__Exercise prompt__: Output verbatim every line of the records, from the line containing "Is the white" through the final line of the records, with both ends included.

-- Start of Task material --

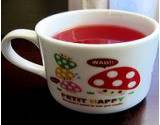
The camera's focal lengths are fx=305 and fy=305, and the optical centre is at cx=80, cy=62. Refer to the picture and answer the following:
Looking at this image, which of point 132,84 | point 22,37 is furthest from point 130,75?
point 22,37

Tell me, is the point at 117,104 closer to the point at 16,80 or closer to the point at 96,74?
the point at 96,74

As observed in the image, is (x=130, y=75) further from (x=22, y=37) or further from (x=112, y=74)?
(x=22, y=37)

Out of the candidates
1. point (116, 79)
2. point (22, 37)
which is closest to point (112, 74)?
point (116, 79)

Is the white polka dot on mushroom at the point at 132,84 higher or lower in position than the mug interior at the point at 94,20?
lower

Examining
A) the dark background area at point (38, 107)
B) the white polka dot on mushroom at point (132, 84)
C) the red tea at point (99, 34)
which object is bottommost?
the dark background area at point (38, 107)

-- End of Task material --

__Result__:
Is the white polka dot on mushroom at the point at 132,84 higher or lower in position than the mug interior at the point at 94,20?
lower

Examining
A) the dark background area at point (38, 107)
B) the white polka dot on mushroom at point (132, 84)
C) the red tea at point (99, 34)
which object is bottommost?
the dark background area at point (38, 107)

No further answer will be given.